This helper function will make it easier to use prompts and look at the generated outputs:

In [None]:
def get_completion(prompt, model="gpt-3.5-turbo", temperature=0):
    messages = [{"role": "user", "content": prompt}]
    response = openai.ChatCompletion.create(
        model=model,
        messages=messages,
        temperature=temperature, # this is the degree of randomness of the model's output
    )
    return response.choices[0].message["content"]

In [None]:
# add error, retry
def get_completion(prompt, model="gpt-3.5-turbo", temperature=0, verbose=False):
    messages = [{"role": "user", "content": prompt}]

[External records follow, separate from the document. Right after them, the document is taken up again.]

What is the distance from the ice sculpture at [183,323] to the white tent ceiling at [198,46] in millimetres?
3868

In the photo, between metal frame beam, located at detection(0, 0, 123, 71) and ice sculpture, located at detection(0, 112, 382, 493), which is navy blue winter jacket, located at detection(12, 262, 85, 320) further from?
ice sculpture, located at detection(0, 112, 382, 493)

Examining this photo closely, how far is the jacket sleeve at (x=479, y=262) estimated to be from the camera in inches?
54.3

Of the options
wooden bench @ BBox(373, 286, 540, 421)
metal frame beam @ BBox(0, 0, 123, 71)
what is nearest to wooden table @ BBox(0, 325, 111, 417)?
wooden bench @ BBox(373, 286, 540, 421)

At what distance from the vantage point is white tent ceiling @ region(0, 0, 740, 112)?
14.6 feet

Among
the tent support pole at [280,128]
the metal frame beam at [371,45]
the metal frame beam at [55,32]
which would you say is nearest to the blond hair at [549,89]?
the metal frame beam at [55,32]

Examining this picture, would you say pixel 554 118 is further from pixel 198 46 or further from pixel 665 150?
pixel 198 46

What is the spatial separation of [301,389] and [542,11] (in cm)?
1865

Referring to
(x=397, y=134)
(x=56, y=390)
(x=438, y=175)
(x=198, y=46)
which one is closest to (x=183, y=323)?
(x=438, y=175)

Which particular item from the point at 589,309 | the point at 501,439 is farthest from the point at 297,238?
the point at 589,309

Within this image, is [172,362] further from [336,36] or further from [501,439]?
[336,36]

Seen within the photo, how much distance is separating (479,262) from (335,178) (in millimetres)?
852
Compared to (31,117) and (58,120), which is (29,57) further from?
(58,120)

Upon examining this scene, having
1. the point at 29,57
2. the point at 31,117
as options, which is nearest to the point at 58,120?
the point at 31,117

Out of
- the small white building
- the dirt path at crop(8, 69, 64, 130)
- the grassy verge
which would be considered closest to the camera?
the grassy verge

    time_start = time.time()
    retry_count = 3
    for i in range(0, retry_count):
        while True:
            try:
                response = openai.ChatCompletion.create(
                    model=model,
                    messages=messages,
                    temperature=temperature, # this is the degree of randomness of the model's output
                )
                answer = response['choices'][0]['message']['content'].strip()
                tokens = response.usage.total_tokens


                time_end = time.time()

                if verbose:
                    print('prompt: %s | token: %d | %.1fsec\nanwer : %s'%(prompt, tokens, (time_end - time_start), answer))
                return answer

            except Exception as error:
                print(f"API Error: {error}")
                print(f"Retrying {i+1} time(s) in 4 seconds...")

                if i+1 == retry_count:
                    return prompt, None, None
                time.sleep(4)
                continue

In [None]:
prompt = 'Please explain what ChatGPT in 20 words'
answer = get_completion(prompt, model="gpt-3.5-turbo")
print(answer)

ChatGPT is an AI language model developed by OpenAI that can engage in conversational interactions and provide responses to user inputs.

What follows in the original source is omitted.